Monte Anderson’s heart beats for towns and neighborhoods across the nation that are underserved, impoverished, and forgotten, and he feels he has the solution for them. With other like-minded colleagues he met through the Congress for New Urbanism, Monte co-founded the Incremental Development Alliance, a teaching organization focused on small-scale development, local ownership, and enduring places. IncDev has seen interest from local people across the country who want to see something better than the next shopping center or the next big, 200-unit apartment complex. Anderson believes increasing local ownership can help reverse the erosion of the middle class and drive reinvestment into our communities.

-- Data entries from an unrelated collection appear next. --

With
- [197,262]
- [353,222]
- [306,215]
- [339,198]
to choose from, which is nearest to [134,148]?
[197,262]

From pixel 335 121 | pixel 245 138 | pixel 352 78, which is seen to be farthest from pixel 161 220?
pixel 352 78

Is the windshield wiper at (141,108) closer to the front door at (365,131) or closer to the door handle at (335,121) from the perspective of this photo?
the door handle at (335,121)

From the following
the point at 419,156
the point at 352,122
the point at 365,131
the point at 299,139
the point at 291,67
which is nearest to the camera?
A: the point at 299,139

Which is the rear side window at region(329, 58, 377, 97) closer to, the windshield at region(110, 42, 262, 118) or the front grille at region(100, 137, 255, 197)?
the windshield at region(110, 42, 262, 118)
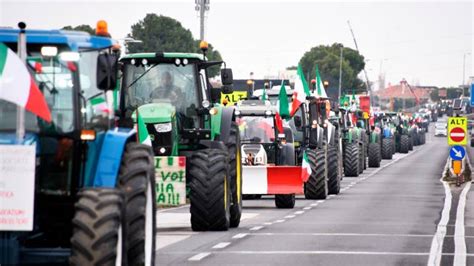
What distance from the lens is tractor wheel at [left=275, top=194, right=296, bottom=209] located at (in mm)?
33000

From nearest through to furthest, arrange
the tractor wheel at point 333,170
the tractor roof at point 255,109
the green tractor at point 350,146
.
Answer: the tractor roof at point 255,109
the tractor wheel at point 333,170
the green tractor at point 350,146

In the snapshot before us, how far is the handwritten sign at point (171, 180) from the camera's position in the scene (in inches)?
926

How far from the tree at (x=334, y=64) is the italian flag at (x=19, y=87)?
16106 centimetres

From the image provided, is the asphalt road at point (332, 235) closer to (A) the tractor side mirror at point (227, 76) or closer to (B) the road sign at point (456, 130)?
(A) the tractor side mirror at point (227, 76)

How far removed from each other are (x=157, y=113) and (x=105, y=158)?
422 inches

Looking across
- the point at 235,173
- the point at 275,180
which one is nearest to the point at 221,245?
the point at 235,173

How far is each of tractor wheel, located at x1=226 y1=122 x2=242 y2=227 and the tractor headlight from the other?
1.09 meters

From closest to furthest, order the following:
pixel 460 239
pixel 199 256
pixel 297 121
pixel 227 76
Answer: pixel 199 256
pixel 460 239
pixel 227 76
pixel 297 121

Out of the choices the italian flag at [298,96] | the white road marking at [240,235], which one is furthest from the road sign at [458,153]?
the white road marking at [240,235]

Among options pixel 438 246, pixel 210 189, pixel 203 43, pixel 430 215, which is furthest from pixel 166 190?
pixel 430 215

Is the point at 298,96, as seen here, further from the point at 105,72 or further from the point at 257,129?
the point at 105,72

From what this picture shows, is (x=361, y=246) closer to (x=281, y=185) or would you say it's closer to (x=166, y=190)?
(x=166, y=190)

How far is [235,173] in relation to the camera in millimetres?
24688

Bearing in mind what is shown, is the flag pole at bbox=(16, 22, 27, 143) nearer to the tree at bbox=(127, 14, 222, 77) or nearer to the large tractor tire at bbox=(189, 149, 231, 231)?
the large tractor tire at bbox=(189, 149, 231, 231)
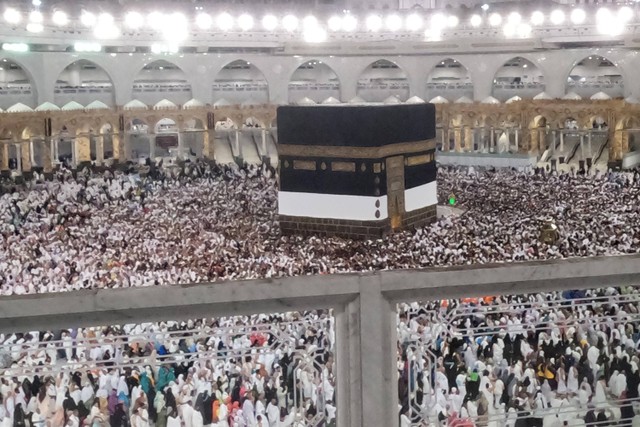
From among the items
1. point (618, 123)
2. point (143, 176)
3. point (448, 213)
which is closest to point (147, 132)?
point (143, 176)

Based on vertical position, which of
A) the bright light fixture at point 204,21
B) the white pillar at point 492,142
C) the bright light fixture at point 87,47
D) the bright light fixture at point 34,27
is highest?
the bright light fixture at point 204,21

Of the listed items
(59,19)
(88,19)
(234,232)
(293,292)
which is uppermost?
(88,19)

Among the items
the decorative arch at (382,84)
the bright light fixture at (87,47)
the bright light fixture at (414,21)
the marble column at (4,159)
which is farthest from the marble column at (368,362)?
the bright light fixture at (414,21)

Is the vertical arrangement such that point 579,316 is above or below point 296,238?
above

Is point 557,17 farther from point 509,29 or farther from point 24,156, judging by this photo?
point 24,156

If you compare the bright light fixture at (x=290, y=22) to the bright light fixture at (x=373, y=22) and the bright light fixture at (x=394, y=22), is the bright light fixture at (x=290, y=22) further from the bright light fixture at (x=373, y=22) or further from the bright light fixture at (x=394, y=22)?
the bright light fixture at (x=394, y=22)

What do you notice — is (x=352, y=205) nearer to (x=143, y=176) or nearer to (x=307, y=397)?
(x=143, y=176)

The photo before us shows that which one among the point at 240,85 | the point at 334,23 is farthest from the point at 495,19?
the point at 240,85
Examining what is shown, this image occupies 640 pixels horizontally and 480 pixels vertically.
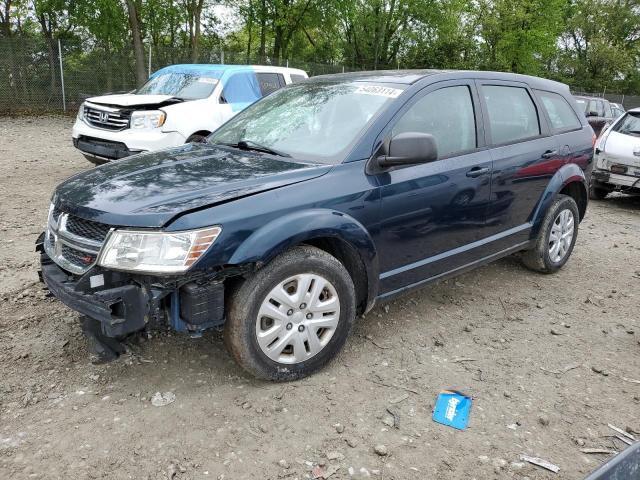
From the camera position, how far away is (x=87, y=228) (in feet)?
9.11

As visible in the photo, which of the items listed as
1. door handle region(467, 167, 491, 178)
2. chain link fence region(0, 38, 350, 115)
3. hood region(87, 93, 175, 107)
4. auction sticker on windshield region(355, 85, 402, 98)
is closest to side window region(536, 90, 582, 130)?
door handle region(467, 167, 491, 178)

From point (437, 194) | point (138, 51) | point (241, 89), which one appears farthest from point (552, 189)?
point (138, 51)

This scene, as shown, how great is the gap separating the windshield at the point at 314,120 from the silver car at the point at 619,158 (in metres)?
6.19

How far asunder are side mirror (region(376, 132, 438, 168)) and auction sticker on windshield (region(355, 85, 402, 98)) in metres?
0.45

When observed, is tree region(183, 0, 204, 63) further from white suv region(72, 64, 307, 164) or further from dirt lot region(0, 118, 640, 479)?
dirt lot region(0, 118, 640, 479)

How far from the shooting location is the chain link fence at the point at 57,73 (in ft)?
48.6

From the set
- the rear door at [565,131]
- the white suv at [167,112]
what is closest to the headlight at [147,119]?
the white suv at [167,112]

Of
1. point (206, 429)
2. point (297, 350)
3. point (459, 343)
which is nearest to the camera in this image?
point (206, 429)

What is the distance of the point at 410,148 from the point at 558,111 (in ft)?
8.25

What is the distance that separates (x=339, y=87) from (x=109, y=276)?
212 cm

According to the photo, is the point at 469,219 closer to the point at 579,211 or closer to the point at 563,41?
the point at 579,211

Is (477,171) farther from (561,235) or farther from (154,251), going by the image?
(154,251)

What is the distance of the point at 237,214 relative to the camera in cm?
271

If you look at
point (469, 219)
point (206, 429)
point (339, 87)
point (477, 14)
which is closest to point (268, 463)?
point (206, 429)
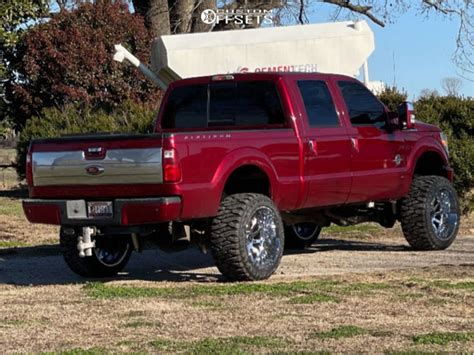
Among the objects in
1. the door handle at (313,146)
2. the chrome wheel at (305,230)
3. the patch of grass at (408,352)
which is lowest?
the patch of grass at (408,352)

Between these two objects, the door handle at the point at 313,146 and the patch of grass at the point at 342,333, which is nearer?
the patch of grass at the point at 342,333

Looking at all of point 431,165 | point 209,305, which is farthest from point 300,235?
point 209,305

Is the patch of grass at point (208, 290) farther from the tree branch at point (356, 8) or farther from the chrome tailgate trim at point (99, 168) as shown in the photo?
the tree branch at point (356, 8)

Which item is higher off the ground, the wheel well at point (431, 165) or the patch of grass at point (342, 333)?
the wheel well at point (431, 165)

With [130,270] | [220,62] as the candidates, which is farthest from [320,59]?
[130,270]

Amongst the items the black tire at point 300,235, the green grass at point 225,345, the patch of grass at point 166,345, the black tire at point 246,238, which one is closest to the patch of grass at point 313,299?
the black tire at point 246,238

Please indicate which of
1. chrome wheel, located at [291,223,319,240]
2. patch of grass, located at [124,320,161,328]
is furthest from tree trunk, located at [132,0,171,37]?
patch of grass, located at [124,320,161,328]

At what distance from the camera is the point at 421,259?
37.1 feet

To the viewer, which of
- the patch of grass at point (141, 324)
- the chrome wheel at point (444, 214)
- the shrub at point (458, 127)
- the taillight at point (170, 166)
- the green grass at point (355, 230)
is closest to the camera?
the patch of grass at point (141, 324)

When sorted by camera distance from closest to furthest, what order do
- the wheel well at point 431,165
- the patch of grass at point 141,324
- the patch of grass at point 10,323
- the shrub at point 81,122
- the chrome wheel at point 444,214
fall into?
1. the patch of grass at point 141,324
2. the patch of grass at point 10,323
3. the chrome wheel at point 444,214
4. the wheel well at point 431,165
5. the shrub at point 81,122

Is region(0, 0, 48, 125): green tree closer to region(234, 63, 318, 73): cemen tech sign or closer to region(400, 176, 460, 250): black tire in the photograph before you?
region(234, 63, 318, 73): cemen tech sign

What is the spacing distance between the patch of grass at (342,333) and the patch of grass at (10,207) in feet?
37.0

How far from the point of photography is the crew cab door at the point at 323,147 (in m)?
10.4

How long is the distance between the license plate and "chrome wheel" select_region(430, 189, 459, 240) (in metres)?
4.34
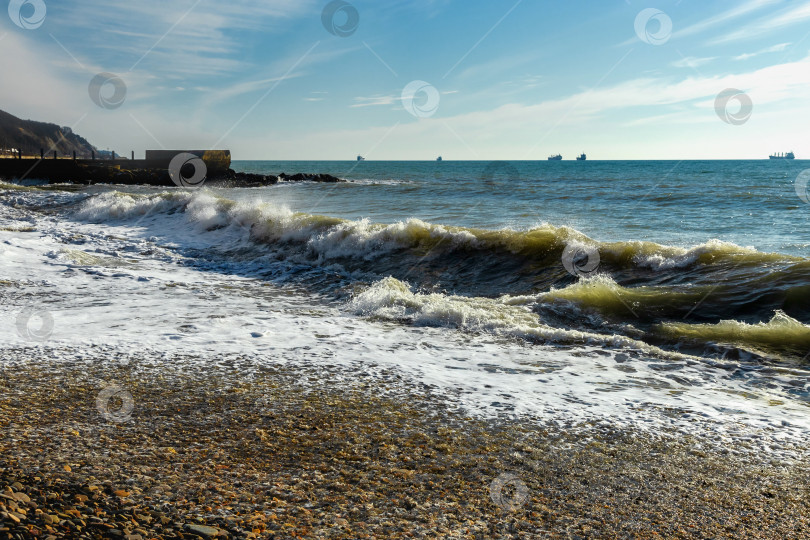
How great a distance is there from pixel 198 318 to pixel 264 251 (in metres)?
7.43

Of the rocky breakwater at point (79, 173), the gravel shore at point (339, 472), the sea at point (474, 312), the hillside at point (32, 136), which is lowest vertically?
the gravel shore at point (339, 472)

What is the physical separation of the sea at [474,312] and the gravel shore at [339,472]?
50 cm

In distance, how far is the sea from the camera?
16.8ft

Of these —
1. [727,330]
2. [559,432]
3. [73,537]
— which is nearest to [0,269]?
[73,537]

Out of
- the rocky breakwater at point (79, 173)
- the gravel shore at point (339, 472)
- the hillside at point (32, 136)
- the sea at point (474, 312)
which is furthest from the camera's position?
the hillside at point (32, 136)

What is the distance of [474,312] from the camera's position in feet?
25.7

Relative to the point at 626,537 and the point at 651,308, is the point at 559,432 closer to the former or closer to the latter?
the point at 626,537

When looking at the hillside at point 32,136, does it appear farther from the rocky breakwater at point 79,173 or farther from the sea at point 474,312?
the sea at point 474,312

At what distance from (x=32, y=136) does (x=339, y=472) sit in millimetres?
111618

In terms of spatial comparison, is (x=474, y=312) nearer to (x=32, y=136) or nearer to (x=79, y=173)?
(x=79, y=173)

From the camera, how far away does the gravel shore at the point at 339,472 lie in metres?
2.96

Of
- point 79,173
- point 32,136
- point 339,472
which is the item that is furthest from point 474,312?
point 32,136

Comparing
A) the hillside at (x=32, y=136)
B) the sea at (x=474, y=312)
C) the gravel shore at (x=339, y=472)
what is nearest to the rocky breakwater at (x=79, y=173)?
the sea at (x=474, y=312)

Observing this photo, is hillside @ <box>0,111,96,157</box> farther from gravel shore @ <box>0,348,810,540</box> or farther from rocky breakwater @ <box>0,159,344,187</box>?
gravel shore @ <box>0,348,810,540</box>
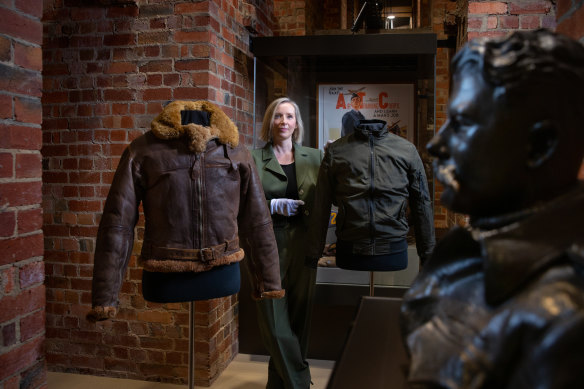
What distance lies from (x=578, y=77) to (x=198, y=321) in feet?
8.34

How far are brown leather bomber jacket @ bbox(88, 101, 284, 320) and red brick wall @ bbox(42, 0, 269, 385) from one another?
92 cm

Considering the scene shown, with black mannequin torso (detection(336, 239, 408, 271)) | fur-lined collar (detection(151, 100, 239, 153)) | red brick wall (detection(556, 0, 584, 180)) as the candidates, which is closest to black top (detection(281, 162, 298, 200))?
black mannequin torso (detection(336, 239, 408, 271))

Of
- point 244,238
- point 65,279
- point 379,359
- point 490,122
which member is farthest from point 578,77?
point 65,279

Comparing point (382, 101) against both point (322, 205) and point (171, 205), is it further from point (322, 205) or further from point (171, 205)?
point (171, 205)

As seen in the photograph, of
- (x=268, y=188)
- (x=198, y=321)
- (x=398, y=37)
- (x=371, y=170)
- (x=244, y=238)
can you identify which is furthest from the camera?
(x=398, y=37)

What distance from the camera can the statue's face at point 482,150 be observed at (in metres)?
0.61

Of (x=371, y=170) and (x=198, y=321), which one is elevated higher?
(x=371, y=170)

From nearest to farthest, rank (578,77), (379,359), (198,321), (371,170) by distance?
(578,77)
(379,359)
(371,170)
(198,321)

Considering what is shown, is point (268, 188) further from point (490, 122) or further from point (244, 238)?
point (490, 122)

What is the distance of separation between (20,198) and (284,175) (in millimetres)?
1439

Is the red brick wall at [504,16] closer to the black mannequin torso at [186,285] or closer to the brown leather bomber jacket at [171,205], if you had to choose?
Answer: the brown leather bomber jacket at [171,205]

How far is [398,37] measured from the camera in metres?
3.12

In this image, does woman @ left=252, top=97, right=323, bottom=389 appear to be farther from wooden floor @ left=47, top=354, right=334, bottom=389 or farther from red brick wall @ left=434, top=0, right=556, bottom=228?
red brick wall @ left=434, top=0, right=556, bottom=228

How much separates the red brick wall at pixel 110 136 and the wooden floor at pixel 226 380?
0.19 feet
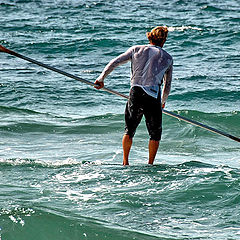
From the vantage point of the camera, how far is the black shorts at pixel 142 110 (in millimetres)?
7156

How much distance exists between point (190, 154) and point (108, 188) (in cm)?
325

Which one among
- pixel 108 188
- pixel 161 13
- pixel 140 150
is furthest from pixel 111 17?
pixel 108 188

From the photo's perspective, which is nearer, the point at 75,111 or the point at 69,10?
the point at 75,111

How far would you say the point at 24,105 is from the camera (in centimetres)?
1308

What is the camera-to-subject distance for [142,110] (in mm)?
7250

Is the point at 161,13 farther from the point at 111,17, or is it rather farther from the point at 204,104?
the point at 204,104

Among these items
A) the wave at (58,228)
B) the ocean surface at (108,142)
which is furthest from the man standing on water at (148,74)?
the wave at (58,228)

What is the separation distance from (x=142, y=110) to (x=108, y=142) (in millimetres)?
2801

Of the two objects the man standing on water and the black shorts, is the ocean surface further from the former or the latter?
the man standing on water

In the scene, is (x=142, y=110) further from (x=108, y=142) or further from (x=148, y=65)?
(x=108, y=142)

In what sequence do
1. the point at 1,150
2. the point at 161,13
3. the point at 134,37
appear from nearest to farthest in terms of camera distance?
the point at 1,150, the point at 134,37, the point at 161,13

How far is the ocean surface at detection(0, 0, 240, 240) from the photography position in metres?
5.38

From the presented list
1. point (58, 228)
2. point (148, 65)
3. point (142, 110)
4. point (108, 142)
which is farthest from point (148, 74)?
point (108, 142)

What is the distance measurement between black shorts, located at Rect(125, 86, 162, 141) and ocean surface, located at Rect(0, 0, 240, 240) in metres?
0.55
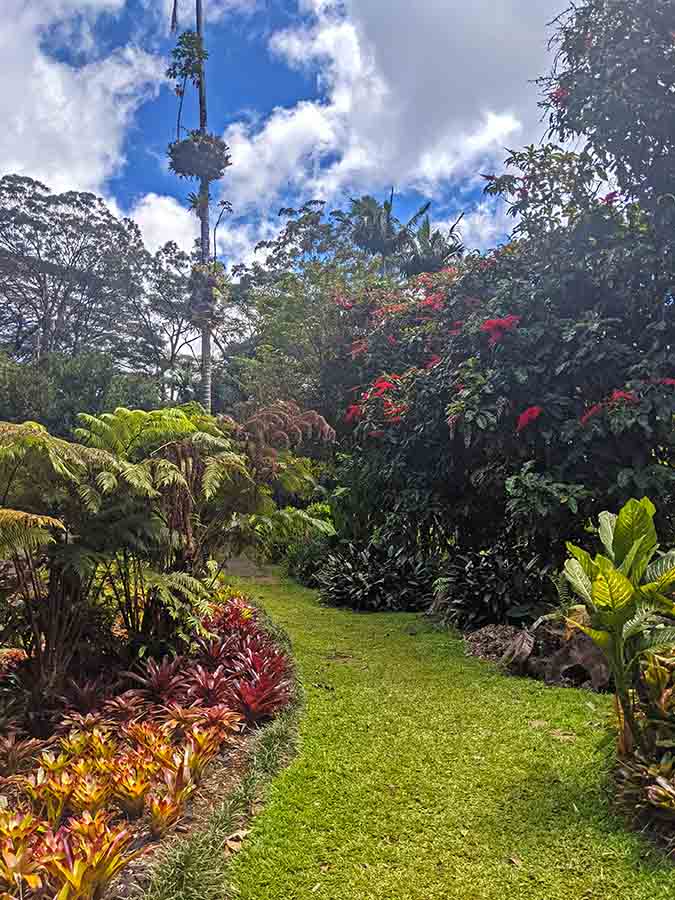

The Big Impacts of Building Small

Jim Heid  |  Owner 
Healdsburg, California

The time for Building Small has come. Join this session and gain real world knowledge, inspiration, and valuable insights to the power of incremental, and more organic community building approaches. Jim will share his book, Building Small, an inspiring and educational call-to-action. This 250-page toolkit champions fine grained, evolutionary development as a way to support more resilient local economies, foster more authentic places, heal and grow disinvested neighborhoods, and provide a democratic form of community building that spans age, economic means, and the rural to urban transect.  Building Small presents an insightful view at what is possible along with the tools needed to make it happen. Copies of Building Small will be available for purchase and signing by the author during the conference.